▶ GIVEN DATA:
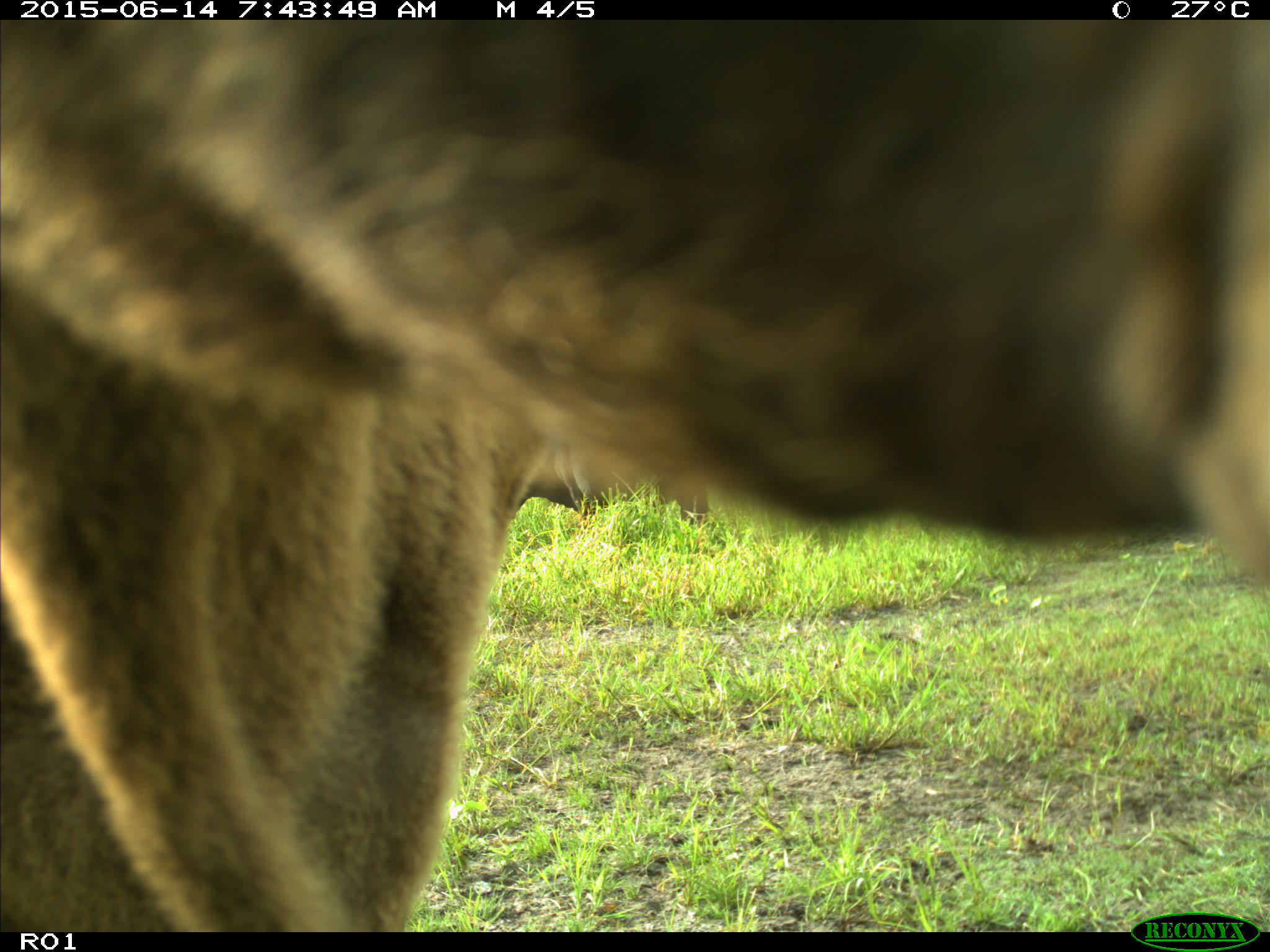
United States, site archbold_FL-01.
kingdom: Animalia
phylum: Chordata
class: Mammalia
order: Artiodactyla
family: Bovidae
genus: Bos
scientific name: Bos taurus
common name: domestic cow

▶ EXERCISE REQUIREMENTS:
Only the pictures are dropped when you print the material; everything else is copied exactly.

▶ WRITTEN ANSWER:
United States, site archbold_FL-01.
kingdom: Animalia
phylum: Chordata
class: Mammalia
order: Artiodactyla
family: Bovidae
genus: Bos
scientific name: Bos taurus
common name: domestic cow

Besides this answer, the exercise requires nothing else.